Kinetic constants for human BChE, determined in 0.1 M phosphate buffer at pH 7.0 in the presence of Aβ1–40 at concentrations within the 0.1–10 μM range for BTC as substrate at 25 °C.
| [Aβ1–40], μM | Km mM |
Kss mM |
Vmax μM/min |
kcat min−1 |
kcat/Km M−1 min−1 |
|---|---|---|---|---|---|
| Control | 0.02 ± 0.01 | 2.6 ± 0.7 | 0.2 ± 0.02 | 20,909 ± 2182 | 1.0 ± 0.3 × 109 |
| 0.1 | 0.03 ± 0.01 | 2.0 ± 0.6 | 0.3 ± 0.03 | 22,727 ± 3000 | 0.8 ± 0.3 × 109 |
| 1 | 0.03 ± 0.01 | 2.3 ± 0.9 | 0.3 ± 0.04 | 24,545 ± 3636 | 0.9 ± 0.4 × 109 |
| 10 | 0.02 ± 0.01 | 2.0 ± 0.5 | 0.3 ± 0.03 | 25,454 ± 2727 | 1.5 ± 0.4 × 109 |
Human BChE demonstrated catalysis of BTC hydrolysis with kcat/Km about 1.0 ± 0.3 × 109 M−1·min−1 (Table 2). However, the catalytic efficiency increased only 1.5 times in the presence of 10 μM Aβ1–40 (Table 2).

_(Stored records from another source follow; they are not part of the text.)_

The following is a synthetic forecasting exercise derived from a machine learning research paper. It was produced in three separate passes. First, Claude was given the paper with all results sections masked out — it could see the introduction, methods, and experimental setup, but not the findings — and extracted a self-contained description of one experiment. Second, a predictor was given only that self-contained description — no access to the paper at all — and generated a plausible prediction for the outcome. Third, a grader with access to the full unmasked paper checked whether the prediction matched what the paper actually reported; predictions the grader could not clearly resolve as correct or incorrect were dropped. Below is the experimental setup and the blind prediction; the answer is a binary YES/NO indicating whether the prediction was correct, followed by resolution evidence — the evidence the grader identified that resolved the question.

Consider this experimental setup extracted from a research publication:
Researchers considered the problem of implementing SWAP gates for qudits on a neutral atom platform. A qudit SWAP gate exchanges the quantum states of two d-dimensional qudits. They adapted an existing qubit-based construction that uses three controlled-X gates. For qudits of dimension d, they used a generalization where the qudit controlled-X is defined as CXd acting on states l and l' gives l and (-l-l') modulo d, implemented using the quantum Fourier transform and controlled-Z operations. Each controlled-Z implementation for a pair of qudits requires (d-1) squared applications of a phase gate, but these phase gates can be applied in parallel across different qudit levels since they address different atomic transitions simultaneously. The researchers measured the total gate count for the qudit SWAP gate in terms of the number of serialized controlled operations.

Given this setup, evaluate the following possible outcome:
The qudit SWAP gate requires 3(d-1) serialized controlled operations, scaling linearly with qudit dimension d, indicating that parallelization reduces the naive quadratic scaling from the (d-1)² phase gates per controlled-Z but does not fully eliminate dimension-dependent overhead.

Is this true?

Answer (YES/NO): YES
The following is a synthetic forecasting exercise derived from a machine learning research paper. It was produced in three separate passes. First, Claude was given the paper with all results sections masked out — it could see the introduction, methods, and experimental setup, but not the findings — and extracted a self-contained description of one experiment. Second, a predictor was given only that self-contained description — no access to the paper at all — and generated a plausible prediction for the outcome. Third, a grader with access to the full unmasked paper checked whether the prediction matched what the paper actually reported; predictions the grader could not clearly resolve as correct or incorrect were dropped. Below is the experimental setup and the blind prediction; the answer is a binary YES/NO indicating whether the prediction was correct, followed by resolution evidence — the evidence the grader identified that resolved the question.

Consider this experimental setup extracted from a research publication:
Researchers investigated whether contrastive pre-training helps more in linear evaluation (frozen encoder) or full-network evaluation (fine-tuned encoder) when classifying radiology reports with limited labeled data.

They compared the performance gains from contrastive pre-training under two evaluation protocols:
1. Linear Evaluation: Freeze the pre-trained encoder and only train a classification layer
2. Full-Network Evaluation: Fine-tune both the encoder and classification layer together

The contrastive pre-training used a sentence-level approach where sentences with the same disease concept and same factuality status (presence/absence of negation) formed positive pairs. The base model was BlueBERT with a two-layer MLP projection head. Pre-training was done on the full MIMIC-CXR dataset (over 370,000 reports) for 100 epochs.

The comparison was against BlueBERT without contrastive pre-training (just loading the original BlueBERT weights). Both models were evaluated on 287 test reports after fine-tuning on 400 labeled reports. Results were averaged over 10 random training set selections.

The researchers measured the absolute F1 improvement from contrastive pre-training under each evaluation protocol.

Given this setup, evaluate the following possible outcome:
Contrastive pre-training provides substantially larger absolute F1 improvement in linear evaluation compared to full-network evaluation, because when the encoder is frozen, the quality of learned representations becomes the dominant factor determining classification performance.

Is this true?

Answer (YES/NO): YES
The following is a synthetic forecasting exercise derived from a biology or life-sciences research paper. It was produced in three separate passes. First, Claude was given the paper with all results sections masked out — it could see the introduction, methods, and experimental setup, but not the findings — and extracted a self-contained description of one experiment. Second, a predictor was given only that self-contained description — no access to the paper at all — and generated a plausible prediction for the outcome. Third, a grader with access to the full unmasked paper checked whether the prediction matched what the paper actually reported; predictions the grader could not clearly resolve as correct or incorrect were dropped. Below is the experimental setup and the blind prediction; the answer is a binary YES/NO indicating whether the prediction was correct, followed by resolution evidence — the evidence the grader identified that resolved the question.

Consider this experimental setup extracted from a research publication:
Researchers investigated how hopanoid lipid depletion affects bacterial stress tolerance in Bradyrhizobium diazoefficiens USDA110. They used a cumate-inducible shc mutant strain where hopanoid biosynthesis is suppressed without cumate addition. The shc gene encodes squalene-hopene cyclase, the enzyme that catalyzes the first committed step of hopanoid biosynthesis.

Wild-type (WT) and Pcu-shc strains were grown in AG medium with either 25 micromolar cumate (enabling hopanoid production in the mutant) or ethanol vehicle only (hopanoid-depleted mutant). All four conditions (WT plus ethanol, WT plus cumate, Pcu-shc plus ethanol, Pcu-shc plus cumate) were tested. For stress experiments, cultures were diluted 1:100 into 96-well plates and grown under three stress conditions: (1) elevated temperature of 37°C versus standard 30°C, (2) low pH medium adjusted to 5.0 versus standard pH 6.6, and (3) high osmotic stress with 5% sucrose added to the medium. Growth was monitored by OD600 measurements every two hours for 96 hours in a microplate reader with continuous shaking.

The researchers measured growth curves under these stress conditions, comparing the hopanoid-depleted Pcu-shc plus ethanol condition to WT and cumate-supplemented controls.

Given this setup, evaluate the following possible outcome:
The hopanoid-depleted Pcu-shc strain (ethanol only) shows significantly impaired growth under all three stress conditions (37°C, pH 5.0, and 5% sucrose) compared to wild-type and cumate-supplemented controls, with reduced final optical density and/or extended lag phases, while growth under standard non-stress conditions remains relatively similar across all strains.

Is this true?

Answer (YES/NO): NO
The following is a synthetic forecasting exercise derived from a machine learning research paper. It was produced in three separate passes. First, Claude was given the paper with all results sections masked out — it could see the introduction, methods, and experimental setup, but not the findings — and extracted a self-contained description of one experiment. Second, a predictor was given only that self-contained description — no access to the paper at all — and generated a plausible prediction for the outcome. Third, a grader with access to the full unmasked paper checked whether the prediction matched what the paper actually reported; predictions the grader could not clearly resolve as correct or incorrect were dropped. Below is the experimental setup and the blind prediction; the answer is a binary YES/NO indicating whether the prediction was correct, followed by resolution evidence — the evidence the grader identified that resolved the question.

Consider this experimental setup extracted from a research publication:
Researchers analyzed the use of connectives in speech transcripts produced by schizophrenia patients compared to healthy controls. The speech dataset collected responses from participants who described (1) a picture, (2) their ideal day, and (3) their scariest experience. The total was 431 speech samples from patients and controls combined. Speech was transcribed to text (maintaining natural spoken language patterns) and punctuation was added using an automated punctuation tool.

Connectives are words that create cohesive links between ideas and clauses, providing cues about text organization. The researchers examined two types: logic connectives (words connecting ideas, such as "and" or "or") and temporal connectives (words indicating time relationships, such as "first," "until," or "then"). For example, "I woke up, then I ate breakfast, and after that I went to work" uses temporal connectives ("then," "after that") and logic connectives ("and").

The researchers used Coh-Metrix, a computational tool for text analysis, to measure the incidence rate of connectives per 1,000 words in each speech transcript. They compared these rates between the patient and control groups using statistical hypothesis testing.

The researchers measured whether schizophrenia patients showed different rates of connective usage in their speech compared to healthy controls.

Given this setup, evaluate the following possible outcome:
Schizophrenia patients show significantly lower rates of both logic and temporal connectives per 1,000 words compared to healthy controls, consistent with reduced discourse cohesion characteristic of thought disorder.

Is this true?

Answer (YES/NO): YES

It is well known that both BChE and AChE display a non-Michaelian behavior at high concentrations (above 1 mM) of substrates with thiocholine esters; however, AChE is inhibited by an excess of ATC [29], while BChE is activated by an excess of BTC [30]. The activator or inhibitory effect resulted from the binding of excess substrate molecules on the enzyme peripheral site (Scheme S1) [31]. It can be noted that while in the presence of Aβ1–40, changes in Kss value were shown for AChE (Table 1, Figure 3A), for BChE, no significant change in the Kss with an excess of substrate was observed (Table 2, Figure 4A). Thus, the ability of Aβ1–40 to compete with the substrate for binding to the peripheral site of AChE or BChE requires detailed investigation.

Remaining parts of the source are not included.